[Dataset entries]
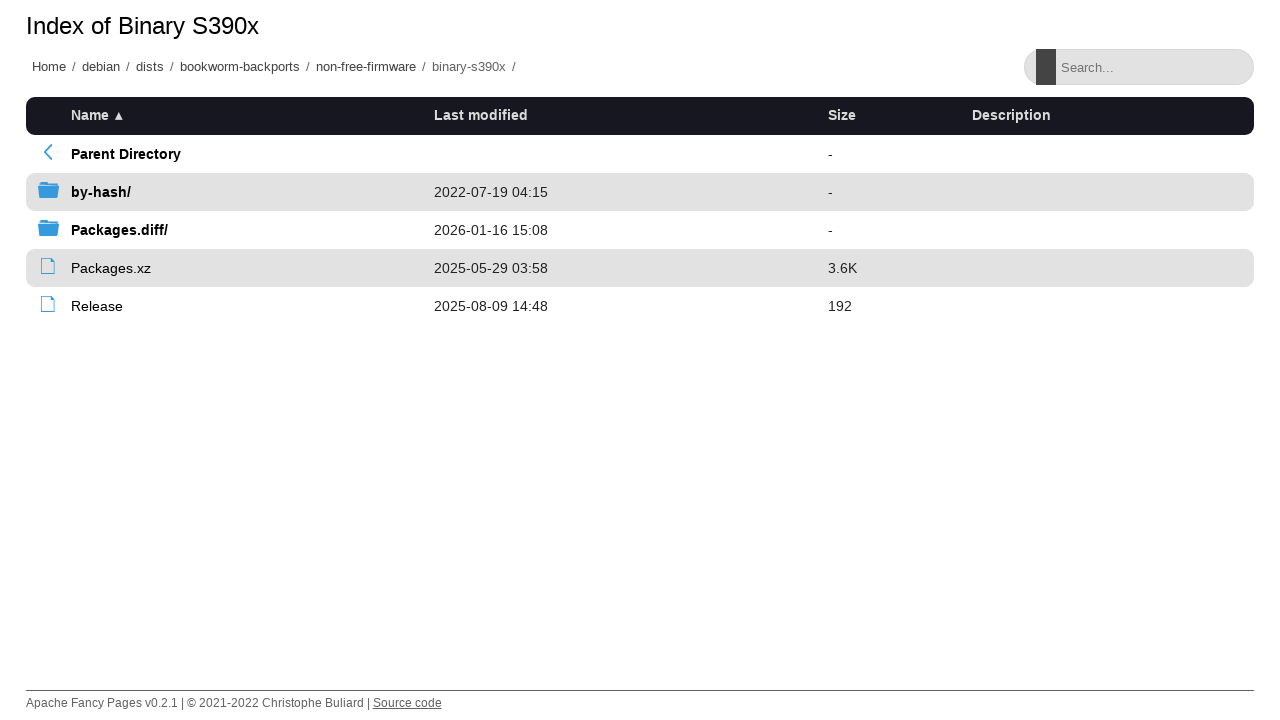

--- FILE ---
content_type: text/html;charset=utf-8
request_url: https://softlibre.unizar.es/debian/dists/bookworm-backports/non-free-firmware/binary-s390x/
body_size: 3615
content:
<!DOCTYPE html>
<html>
<head>
    <meta charset="utf-8">
    <meta http-equiv="X-UA-Compatible" content="IE=edge">
    <meta name="viewport" content="width=device-width, initial-scale=1.0">
    <title></title>
    <link rel="stylesheet" type="text/css" href="/fancy-pages/css/style.css">
</head>
<body>
    <header id="section-header">
        <div class="row"></div>
    </header>
    <section id="section-title">
        <div class="row">
            <h1 id="title"></h1>
        </div>
        <div class="row flex">
            <div id="breadcrumb"></div>
            <div class="search-wrapper">
                <input id="filter" type="text" placeholder="Search..." >
                <span class="search-icon"></span>
                <button class="close-search">
                    <span class="close-icon"></span>
                </button>
            </div>
        </div>
    </section>
    <section id="section-content">
        <div class="row">
  <table id="indexlist">
   <tr class="indexhead"><th class="indexcolicon"><img src="/icons/blank.gif" alt="[ICO]" height="16" /></th><th class="indexcolname"><a href="?C=N;O=D">Name</a></th><th class="indexcollastmod"><a href="?C=M;O=A">Last modified</a></th><th class="indexcolsize"><a href="?C=S;O=A">Size</a></th><th class="indexcoldesc"><a href="?C=D;O=A">Description</a></th></tr>
   <tr class="indexbreakrow"><th colspan="5"><hr /></th></tr>
   <tr class="even-parentdir"><td class="indexcolicon"><a href="/debian/dists/bookworm-backports/non-free-firmware/"><img src="/fancy-pages/icons/angle-left-blue.svg" alt="[PARENTDIR]" height="16" /></a></td><td class="indexcolname"><a href="/debian/dists/bookworm-backports/non-free-firmware/">Parent Directory</a></td><td class="indexcollastmod">&nbsp;</td><td class="indexcolsize">  - </td><td class="indexcoldesc">&nbsp;</td></tr>
   <tr class="odd-dir"><td class="indexcolicon"><a href="by-hash/"><img src="/fancy-pages/icons/folder-blue.svg" alt="[DIR]" height="16" /></a></td><td class="indexcolname"><a href="by-hash/">by-hash/</a></td><td class="indexcollastmod">2022-07-19 04:15  </td><td class="indexcolsize">  - </td><td class="indexcoldesc">&nbsp;</td></tr>
   <tr class="even-dir"><td class="indexcolicon"><a href="Packages.diff/"><img src="/fancy-pages/icons/folder-blue.svg" alt="[DIR]" height="16" /></a></td><td class="indexcolname"><a href="Packages.diff/">Packages.diff/</a></td><td class="indexcollastmod">2026-01-16 15:08  </td><td class="indexcolsize">  - </td><td class="indexcoldesc">&nbsp;</td></tr>
   <tr class="odd"><td class="indexcolicon"><a href="Packages.xz"><img src="/fancy-pages/icons/file-blank-blue.svg" alt="[   ]" height="16" /></a></td><td class="indexcolname"><a href="Packages.xz">Packages.xz</a></td><td class="indexcollastmod">2025-05-29 03:58  </td><td class="indexcolsize">3.6K</td><td class="indexcoldesc">&nbsp;</td></tr>
   <tr class="even"><td class="indexcolicon"><a href="Release"><img src="/fancy-pages/icons/file-blank-blue.svg" alt="[   ]" height="16" /></a></td><td class="indexcolname"><a href="Release">Release</a></td><td class="indexcollastmod">2025-08-09 14:48  </td><td class="indexcolsize">192 </td><td class="indexcoldesc">&nbsp;</td></tr>
   <tr class="indexbreakrow"><th colspan="5"><hr /></th></tr>
</table>

        </div>
    </section>
    <footer id="section-footer">
        <div class="row">
            <p>Apache Fancy Pages v0.2.1 | © 2021-2022 Christophe Buliard | <a target="_blank" href="https://github.com/kristuff/apache-fancy-pages" rel="no-referer">Source code</a> </p> 
        </div>
    </footer>
    <script src="/fancy-pages/js/script.js"></script>
</body>
</html>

#### [Work instructions]
Copy each line of the data that contains the word "dists".

#### [Reply to the task]
request_url: https://softlibre.unizar.es/debian/dists/bookworm-backports/non-free-firmware/binary-s390x/
   <tr class="even-parentdir"><td class="indexcolicon"><a href="/debian/dists/bookworm-backports/non-free-firmware/"><img src="/fancy-pages/icons/angle-left-blue.svg" alt="[PARENTDIR]" height="16" /></a></td><td class="indexcolname"><a href="/debian/dists/bookworm-backports/non-free-firmware/">Parent Directory</a></td><td class="indexcollastmod">&nbsp;</td><td class="indexcolsize">  - </td><td class="indexcoldesc">&nbsp;</td></tr>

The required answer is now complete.